It seems that the Likud primaries, set for Dec. 26, will take center stage with respect to the first few weeks of the 2020 election campaign. Likud members are not the only ones preoccupied with this story: Other parties are watching closely, and some are already trying to influence the party’s registered members to rally to Sa’ar’s cause of unseating Netanyahu as Likud chairman.

This is especially true of Blue and White, as its leader, Benny Gantz, knows that the road to the Prime Minister’s Office—with or without a rotation agreement—requires a Sa’ar victory.

Oddly enough, Sa’ar does not deny that Gantz has an interest in his victory. If anything the former Likud minister is pushing the message that, unlike Netanyahu, Blue and White would have no problem inviting him to form a government. The only issue here is whether Likud members are willing to entertain the idea of having their political opponents call the shots with respect to the party’s internal affairs.

Sa’ar enjoys extraordinary media support, especially from journalists and media outlets not known as Likud enthusiasts. Likud members are aware of this, but Sa’ar still offers them something that Netanyahu has been struggling to deliver—the opportunity to stay in power.

As far as Netanyahu is concerned the primaries are unnecessary, but still he does not intend to leave anything to chance. If Zehut Party leader Moshe Feiglin secured 30 percent of the votes when he challenged Netanyahu for the Likud leadership back in 2007, Sa’ar will have no trouble doing better.

Numbers have meaning, and some internal polls predict Sa’ar could win 40 percent of Likud members’ votes. That is no trivial matter, and Netanyahu will do everything in his power to prevent his would-be successor from garnering such extensive support.

The Likud primaries are just the first step for Netanyahu. The latest survey, and others commissioned by other media outlets since the 2020 elections were called last week, are much more than a wake-up call for the prime minister—they’re a slap in the face. If he does not wake up and get it together, the right will lose the elections.

Netanyahu needs to reinvent himself, but doing so may not be as simple as it once was.
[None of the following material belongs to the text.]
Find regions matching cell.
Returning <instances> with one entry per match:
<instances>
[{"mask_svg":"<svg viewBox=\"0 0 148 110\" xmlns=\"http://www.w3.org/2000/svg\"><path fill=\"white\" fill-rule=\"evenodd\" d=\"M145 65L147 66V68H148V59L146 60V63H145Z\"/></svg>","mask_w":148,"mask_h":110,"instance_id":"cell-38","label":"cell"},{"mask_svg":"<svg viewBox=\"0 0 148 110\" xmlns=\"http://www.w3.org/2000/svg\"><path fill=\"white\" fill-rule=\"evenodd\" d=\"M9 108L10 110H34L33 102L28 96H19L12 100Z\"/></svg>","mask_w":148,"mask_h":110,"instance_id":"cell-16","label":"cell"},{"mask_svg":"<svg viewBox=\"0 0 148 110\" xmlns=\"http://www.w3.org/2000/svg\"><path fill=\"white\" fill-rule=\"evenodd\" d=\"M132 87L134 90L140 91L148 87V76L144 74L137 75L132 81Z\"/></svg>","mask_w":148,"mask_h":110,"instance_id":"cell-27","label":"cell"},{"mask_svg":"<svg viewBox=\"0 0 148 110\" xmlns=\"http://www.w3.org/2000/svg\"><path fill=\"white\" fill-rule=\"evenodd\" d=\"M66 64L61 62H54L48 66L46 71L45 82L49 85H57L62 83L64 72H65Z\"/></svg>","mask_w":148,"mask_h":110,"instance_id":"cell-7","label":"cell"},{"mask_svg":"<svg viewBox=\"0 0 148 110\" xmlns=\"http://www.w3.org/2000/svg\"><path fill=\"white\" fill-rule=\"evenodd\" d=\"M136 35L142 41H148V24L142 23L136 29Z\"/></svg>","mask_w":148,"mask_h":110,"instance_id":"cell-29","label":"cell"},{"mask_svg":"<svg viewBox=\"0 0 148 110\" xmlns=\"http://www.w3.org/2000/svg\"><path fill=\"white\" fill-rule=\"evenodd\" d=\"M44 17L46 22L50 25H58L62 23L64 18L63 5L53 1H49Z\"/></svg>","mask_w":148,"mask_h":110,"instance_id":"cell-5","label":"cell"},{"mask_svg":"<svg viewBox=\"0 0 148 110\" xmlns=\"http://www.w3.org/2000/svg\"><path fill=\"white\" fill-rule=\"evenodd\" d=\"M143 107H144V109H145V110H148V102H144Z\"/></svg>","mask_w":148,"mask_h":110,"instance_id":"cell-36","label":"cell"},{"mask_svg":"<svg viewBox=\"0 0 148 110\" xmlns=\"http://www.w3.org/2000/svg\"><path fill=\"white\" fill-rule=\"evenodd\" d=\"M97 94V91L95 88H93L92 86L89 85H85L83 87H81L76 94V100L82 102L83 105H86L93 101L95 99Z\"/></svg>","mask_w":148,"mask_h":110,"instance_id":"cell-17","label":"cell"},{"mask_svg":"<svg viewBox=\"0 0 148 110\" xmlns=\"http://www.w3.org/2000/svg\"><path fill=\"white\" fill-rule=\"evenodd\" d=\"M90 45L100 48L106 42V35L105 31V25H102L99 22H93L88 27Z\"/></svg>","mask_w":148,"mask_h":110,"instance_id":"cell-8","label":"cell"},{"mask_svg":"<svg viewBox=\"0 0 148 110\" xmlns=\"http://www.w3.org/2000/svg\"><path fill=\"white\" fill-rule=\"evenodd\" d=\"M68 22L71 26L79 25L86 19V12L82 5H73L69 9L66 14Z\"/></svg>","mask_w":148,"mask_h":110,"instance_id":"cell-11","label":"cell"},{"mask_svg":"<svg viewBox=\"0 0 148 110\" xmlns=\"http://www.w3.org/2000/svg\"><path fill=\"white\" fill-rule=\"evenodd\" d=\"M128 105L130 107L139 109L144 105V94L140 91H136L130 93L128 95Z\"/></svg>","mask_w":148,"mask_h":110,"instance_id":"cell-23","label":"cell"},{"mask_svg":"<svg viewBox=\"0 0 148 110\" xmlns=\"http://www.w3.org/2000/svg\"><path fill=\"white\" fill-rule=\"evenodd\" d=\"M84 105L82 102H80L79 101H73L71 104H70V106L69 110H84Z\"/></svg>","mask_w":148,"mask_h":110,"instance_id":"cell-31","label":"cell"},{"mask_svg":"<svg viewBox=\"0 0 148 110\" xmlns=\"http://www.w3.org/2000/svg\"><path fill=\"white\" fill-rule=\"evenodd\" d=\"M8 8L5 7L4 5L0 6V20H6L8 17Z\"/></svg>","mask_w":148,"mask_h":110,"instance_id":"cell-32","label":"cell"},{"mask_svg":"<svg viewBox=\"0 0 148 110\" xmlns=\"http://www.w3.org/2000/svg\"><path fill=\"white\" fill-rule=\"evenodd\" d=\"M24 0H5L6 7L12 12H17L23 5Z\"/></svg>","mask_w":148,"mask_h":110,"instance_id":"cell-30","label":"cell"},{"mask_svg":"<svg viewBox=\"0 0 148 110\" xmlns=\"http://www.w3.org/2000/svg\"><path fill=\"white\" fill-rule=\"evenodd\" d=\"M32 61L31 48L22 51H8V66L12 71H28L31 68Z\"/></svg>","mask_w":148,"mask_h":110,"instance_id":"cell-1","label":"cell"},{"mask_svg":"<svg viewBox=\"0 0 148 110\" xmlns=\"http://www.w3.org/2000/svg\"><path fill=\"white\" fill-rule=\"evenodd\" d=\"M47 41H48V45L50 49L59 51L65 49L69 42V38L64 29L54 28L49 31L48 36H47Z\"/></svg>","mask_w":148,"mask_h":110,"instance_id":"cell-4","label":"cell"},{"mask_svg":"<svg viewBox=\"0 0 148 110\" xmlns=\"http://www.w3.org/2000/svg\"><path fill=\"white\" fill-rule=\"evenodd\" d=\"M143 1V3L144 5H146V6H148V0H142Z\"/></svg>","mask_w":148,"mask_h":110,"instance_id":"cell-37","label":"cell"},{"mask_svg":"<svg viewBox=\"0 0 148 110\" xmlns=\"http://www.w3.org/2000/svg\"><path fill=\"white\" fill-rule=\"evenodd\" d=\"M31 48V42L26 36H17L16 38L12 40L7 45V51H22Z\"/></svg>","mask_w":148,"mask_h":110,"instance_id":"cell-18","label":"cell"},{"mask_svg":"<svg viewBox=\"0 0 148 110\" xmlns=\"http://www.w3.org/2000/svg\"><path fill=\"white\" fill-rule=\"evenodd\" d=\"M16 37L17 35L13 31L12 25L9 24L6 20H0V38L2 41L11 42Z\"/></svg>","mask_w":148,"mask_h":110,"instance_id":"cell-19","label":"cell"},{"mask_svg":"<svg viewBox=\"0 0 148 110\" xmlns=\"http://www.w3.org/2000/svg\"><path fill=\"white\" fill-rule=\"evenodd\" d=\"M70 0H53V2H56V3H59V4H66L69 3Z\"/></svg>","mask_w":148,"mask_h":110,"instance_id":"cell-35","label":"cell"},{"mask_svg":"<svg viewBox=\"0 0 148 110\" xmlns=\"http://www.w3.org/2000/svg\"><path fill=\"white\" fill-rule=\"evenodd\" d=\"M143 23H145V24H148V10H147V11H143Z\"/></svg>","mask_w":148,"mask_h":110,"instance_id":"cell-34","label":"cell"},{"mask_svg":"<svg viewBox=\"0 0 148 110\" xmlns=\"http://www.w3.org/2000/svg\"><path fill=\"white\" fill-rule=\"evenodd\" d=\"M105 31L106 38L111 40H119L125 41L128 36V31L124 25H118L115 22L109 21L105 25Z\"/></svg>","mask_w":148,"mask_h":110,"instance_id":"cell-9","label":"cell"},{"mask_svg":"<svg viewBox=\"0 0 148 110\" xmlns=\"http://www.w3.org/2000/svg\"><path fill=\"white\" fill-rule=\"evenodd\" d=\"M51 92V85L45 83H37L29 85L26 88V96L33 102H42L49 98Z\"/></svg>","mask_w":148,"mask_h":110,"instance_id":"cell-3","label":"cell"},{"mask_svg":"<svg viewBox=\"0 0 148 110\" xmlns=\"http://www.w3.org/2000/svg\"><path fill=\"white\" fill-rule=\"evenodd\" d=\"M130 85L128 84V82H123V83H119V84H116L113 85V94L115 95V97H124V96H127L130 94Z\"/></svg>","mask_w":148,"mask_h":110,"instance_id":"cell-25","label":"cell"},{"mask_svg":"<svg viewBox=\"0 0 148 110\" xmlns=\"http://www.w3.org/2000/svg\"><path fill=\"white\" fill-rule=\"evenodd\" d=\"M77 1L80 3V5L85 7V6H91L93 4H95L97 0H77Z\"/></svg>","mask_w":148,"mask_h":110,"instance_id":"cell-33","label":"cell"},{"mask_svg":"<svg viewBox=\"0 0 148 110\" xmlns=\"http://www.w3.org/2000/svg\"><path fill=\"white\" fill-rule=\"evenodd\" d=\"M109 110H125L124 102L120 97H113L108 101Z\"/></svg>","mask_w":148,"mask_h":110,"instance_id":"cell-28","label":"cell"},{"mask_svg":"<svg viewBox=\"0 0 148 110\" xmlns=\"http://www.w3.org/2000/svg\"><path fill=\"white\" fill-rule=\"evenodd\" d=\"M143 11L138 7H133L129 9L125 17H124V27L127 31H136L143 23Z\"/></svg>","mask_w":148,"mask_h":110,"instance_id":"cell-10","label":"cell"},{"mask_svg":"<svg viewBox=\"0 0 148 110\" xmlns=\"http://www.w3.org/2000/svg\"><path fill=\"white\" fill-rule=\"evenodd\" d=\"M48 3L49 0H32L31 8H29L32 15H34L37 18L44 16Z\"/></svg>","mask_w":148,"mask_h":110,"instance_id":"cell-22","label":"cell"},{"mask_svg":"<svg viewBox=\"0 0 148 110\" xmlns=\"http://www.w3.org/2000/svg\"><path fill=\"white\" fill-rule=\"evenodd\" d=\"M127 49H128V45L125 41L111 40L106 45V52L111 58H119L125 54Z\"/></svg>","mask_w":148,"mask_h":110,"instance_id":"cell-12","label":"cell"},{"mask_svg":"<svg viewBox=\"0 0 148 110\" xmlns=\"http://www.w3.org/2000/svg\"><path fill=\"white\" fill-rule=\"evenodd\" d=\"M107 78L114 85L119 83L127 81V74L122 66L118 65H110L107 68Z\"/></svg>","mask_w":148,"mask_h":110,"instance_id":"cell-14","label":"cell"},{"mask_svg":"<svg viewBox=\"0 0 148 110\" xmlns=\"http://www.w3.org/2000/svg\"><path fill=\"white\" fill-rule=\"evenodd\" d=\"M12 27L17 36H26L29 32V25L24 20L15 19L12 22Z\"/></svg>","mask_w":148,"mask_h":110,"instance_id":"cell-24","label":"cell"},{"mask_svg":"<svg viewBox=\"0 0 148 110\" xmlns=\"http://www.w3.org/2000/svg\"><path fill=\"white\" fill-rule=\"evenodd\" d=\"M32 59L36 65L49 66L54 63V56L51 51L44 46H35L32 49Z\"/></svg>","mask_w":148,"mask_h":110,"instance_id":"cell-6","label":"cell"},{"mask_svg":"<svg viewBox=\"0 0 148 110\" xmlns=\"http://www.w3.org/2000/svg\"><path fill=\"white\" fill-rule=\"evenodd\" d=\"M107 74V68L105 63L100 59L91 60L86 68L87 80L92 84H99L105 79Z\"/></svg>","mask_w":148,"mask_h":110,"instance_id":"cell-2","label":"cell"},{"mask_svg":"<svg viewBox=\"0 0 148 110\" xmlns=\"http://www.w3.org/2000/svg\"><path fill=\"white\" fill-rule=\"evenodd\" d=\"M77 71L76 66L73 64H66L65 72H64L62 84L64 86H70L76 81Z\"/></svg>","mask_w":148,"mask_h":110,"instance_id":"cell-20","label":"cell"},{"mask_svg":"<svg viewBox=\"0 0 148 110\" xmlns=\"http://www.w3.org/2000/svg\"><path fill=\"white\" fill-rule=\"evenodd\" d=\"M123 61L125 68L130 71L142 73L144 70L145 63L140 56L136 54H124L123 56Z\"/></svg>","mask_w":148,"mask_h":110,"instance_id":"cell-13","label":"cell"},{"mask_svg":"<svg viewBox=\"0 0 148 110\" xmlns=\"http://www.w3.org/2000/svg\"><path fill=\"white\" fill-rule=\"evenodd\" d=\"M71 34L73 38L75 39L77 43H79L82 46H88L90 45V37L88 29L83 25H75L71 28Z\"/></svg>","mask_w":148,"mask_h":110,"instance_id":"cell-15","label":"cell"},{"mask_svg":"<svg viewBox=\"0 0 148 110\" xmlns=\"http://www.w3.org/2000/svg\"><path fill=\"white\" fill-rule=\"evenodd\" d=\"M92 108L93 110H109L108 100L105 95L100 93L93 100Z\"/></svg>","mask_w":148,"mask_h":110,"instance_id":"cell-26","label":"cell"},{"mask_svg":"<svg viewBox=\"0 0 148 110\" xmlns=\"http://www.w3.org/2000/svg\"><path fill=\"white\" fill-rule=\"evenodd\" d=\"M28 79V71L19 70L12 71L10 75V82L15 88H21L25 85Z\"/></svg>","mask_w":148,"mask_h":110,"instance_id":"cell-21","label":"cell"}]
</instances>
He has been Israel’s leader for a decade and the public knows him through and through. Campaigners, however talented, seeking to take such a familiar “product” and make it look innovative enough to capture the attention of new voters, let alone convince those who vote for other parties to opt for Likud this time, have their work cut out for them.

This will be a very difficult task—but it can be achieved.